А мир стоял, как и прежде, и Земля вертелась вокруг своей оси, и двое молодых конструкторов курили и, переминаясь возле урны с окурками, спорили на космические темы.
– Мы не знаем, Земля – единственная такая планета или их множество. Мир бесконечен или имеет свой предел, тоже не знаем.
– А может, это и держит нас на свете. Наше незнание. А если бы знали? Представь, если бы знали? – нажимал черноволосый кудрявый молодой человек. – Что тогда? Как существовать?
«Как все это далеко, – подумал Василий Васильевич, – и как просто можно без этого жить». Большой пушистый шмель летал над осенними астрами, высаженными на балконе кабинета, ему тоже не было никакого дела до космических истин.
«Как же жить? Как строить?» – спросил себя Тищенко. И подумал: мириться с этим нельзя, невозможно. Стоит только примириться один раз, тогда примиришься и в другой. Примирятся и остальные. Неужели они не понимают этого?
Конечно, они понимают. Взять хотя бы Корня. Его проекты интересны и не лишены мысли. Неожиданно вспомнил, как нынешней весной пришел к нему Корень, долго ерзал на обитом клеенкой диване, а потом попросил: «Выдвинь меня на премию. У тебя уже есть. А мне нужно». Краснел – у него прямо горели уши, – смотрел куда-то вбок налитыми стыдом глазами и все-таки просил. Этот присоединится к какому угодно решению. Нет, уж лучше Бас. Невежда, примитив, но с убеждением: «Так нужно, так лучше для дела, иначе не будет порядка». Что он понимает под порядком, это уж другой вопрос. Кто-то давно убедил Баса, что он справедлив и мудр в своей справедливости. Один из немногих, кто остался верен принципам. В памяти всплыло лицо Майдана. А может, подумал, все это имеет другой смысл? Прошли годы горения, молодости, азарта, каждый начинает думать о себе. Годы диктуют свою волю. Мы уже не хотим друг другу добра, наоборот, желаем неудачи. Это вроде бы успокаивает, компенсирует то, что не удалось в собственной жизни. Но ведь там сидели и молодые. Тот же Вечирко. Конечно, он, Тищенко, сам виноват… Не нашел веских аргументов.

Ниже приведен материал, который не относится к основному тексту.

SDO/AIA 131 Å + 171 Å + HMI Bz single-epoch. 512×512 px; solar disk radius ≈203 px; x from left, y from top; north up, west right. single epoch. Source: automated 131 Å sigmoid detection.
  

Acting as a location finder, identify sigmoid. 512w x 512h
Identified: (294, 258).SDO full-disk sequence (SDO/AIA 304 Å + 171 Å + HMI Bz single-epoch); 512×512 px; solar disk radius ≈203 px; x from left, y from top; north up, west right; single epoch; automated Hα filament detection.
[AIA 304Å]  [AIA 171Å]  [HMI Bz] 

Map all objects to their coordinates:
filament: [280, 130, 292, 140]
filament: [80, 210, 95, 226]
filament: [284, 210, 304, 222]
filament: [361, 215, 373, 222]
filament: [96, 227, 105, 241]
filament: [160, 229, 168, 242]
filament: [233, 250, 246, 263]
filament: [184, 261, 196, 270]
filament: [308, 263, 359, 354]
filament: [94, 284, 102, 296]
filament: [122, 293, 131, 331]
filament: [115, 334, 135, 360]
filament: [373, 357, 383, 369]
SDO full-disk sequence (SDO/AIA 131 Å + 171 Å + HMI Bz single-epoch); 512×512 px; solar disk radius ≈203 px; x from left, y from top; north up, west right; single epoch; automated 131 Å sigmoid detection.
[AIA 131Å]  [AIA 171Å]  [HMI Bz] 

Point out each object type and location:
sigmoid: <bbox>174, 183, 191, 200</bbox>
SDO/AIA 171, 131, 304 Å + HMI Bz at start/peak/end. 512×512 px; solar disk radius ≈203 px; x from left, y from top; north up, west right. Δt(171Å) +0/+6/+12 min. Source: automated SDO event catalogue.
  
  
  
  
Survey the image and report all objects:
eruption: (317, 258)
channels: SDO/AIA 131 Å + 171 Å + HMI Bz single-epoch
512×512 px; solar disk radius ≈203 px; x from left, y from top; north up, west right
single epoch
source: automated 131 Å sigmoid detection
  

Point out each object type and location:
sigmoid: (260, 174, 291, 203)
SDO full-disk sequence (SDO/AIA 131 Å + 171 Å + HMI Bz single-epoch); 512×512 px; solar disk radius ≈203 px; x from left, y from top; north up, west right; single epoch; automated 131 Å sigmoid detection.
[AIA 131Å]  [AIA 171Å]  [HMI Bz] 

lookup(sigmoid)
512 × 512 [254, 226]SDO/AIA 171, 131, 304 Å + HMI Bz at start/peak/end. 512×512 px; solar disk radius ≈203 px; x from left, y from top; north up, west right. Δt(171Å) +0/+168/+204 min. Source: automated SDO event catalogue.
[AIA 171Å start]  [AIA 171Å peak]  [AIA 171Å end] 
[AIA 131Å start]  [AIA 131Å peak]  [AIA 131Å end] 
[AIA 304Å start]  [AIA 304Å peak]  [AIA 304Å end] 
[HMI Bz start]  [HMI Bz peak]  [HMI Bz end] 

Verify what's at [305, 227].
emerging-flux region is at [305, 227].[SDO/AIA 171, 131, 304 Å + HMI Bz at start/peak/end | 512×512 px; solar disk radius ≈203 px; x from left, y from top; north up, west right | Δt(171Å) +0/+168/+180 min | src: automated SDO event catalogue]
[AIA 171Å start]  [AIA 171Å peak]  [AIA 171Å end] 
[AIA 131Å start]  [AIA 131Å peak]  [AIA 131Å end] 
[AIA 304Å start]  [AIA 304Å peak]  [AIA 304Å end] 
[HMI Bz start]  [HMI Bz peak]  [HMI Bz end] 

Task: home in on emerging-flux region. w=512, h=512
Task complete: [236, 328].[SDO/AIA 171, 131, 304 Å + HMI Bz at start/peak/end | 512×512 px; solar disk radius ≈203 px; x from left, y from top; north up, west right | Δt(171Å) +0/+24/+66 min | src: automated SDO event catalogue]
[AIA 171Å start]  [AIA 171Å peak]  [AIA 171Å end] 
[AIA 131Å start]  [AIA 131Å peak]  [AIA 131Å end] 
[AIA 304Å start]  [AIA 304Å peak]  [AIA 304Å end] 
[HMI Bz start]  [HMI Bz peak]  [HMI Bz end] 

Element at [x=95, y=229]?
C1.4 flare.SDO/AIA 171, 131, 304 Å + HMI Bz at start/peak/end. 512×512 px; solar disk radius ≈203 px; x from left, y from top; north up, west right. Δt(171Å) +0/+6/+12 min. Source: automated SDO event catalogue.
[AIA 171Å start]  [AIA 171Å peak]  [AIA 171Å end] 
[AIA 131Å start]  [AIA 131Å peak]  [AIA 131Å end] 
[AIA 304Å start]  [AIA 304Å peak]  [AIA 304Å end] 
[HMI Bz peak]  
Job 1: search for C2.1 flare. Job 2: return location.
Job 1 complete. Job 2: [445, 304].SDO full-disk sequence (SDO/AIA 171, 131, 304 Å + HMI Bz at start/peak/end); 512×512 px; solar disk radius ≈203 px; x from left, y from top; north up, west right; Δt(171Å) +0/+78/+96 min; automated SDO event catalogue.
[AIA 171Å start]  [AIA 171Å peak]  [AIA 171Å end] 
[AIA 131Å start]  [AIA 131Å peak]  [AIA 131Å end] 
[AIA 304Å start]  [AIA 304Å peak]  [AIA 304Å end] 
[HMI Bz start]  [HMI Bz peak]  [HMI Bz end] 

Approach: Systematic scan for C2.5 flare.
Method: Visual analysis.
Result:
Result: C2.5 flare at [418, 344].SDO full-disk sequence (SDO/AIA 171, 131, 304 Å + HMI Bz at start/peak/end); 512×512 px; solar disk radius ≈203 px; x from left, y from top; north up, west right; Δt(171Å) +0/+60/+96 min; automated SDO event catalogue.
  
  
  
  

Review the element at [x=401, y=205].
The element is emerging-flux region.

На балконе гудел шмель. А в кабинете царила тишина. Василий Васильевич подумал, что теперь она воцарится надолго. Ну будут приходить заказчики, но архитекторы за советом вряд ли забегут. В эту минуту в дверь постучали. Тищенко не успел сказать «войдите», как она приоткрылась и на порог ступил Вечирко. Василий Васильевич не поверил своим глазам, запустил пятерню в шевелюру, будто хотел сам себя дернуть за волосы.
– Хочу с вами посоветоваться. – На губах Вечирко лежала легкая, как тополиный пух, и такая же липкая улыбка. – Речь идет о романовском проекте. Я смотрел проектно-сметную документацию…
Казалось, цинизмом наполнены все клеточки его существа. Многим кажется, что никто не догадывается о том, что они негодяи.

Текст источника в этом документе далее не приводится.